8. A cable attachment for attaching a cable to an end portion of a moveable member comprising:

the end portion of the member having a retaining slot that is perpendicular to the loading slot, the loading slot having an inner end portion and the retaining slot having an open end portion that communicates with the inner end portion of the loading slot and a closed end that is remote from the inner end portion of the loading slot,

the cable extending through the retaining slot and having a ferrule that engages a surface of the end portion of the member adjacent the retaining slot for moving the member, the cable being moveable axially in the retaining slot to form a lost motion attachment with the end portion of the moveable member.

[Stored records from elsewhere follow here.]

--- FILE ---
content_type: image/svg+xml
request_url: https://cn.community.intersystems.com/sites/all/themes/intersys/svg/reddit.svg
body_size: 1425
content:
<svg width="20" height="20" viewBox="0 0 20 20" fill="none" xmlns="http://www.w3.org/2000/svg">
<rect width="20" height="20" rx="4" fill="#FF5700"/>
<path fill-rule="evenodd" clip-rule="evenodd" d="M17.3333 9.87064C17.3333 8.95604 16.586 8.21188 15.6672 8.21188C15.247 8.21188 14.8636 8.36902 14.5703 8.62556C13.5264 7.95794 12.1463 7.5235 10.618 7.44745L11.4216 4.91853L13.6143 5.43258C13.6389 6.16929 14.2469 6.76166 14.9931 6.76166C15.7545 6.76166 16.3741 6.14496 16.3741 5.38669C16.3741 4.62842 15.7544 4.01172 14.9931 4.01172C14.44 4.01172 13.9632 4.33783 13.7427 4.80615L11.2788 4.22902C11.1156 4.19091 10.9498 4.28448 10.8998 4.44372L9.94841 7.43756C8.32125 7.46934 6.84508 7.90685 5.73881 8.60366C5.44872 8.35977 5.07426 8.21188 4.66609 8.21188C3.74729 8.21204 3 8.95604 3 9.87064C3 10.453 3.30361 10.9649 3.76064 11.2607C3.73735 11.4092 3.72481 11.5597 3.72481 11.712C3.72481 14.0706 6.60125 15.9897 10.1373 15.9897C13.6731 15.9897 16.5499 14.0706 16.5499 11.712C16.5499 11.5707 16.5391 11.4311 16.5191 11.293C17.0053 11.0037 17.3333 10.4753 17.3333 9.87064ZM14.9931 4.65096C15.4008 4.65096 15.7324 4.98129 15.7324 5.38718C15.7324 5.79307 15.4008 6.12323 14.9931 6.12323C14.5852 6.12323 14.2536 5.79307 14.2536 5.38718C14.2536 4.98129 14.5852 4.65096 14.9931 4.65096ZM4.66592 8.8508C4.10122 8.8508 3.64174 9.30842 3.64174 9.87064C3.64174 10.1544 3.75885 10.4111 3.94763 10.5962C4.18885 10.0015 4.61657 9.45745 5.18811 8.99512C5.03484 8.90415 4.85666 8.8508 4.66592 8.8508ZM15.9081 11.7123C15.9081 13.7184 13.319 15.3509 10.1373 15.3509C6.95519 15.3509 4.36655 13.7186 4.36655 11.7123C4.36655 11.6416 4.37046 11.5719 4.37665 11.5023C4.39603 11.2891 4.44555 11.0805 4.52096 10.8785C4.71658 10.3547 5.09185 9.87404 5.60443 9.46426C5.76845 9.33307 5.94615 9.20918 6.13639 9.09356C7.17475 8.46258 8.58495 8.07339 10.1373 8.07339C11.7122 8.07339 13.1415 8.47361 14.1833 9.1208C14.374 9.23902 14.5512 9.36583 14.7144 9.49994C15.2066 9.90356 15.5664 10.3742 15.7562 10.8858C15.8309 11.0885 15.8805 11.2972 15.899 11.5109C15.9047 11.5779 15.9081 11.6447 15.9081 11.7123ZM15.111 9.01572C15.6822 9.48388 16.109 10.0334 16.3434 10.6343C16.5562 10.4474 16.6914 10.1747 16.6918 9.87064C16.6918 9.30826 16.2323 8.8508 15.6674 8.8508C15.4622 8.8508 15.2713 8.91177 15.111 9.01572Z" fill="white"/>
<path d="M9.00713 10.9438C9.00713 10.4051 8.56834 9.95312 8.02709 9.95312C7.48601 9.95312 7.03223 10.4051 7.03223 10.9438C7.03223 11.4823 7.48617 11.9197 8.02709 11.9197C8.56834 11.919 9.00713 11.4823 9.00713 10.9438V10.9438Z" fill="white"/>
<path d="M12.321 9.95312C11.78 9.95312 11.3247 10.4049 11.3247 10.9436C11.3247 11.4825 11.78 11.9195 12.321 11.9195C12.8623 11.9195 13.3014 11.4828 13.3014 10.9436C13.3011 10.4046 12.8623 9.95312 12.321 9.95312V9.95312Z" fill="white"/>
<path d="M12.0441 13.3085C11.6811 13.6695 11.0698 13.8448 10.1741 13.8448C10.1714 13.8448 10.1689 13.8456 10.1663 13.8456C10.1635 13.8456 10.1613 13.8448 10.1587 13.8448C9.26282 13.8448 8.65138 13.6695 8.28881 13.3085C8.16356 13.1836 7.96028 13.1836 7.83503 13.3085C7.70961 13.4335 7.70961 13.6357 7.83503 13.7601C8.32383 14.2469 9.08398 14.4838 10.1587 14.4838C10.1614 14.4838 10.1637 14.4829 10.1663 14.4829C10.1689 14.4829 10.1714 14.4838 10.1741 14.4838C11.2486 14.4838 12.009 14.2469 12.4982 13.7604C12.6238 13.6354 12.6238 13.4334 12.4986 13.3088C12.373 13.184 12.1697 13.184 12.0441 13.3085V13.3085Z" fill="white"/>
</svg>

9. A method of assembling a cable attachment comprising the steps of:

providing a member having an open ended loading slot that extends completely across and into the end portion of the member to an inner end forming separate cantilevered fingers extending across the member on opposite sides of the loading slot, the loading slot spanning the separate fingers to form openings between the fingers at opposite sides of the end portion, a retaining slot that is transverse to the loading slot, the loading slot having an inner end portion and the retaining slot having an open end that communicates with the inner end portion of the loading slot and a closed end that is remote from the inner end portion of the loading slot, a first transition slot that extends from one of the opposite sides of the end portion of the member through one of the fingers into the inner end portion of the loading slot and to the open end of the retaining slot, and a second transition slot that extends from another of the opposite sides of the end portion of the member through another of the fingers into the inner end portion of the loading slot and to the open end of the retaining slot,

providing a cable having a ferrule attached to it,

inserting an end length of the cable transversely into the loading slot until the cable is disposed in the inner end portion of the loading slot,

rotating the end length of the cable in a planar fashion through the first and the second transition slots until the length of the cable is aligned with the open end of the retaining slot, and

inserting the end length of the cable into the retaining slot so that the cable is moveable axially in the retaining slot and the ferrule is engagable with a surface of the member adjacent the retaining slot.

10. The method as defined in claim 9 wherein the retaining slot has a linear portion adjacent the open end, a linear portion adjacent the closed end, and a curved intermediate portion that inhibits movement of the cable transversely in the retaining slot between the closed end and the open end, and wherein the end length of the cable is inserted into the retaining slot until it is disposed in the inner end portion of the retaining slot.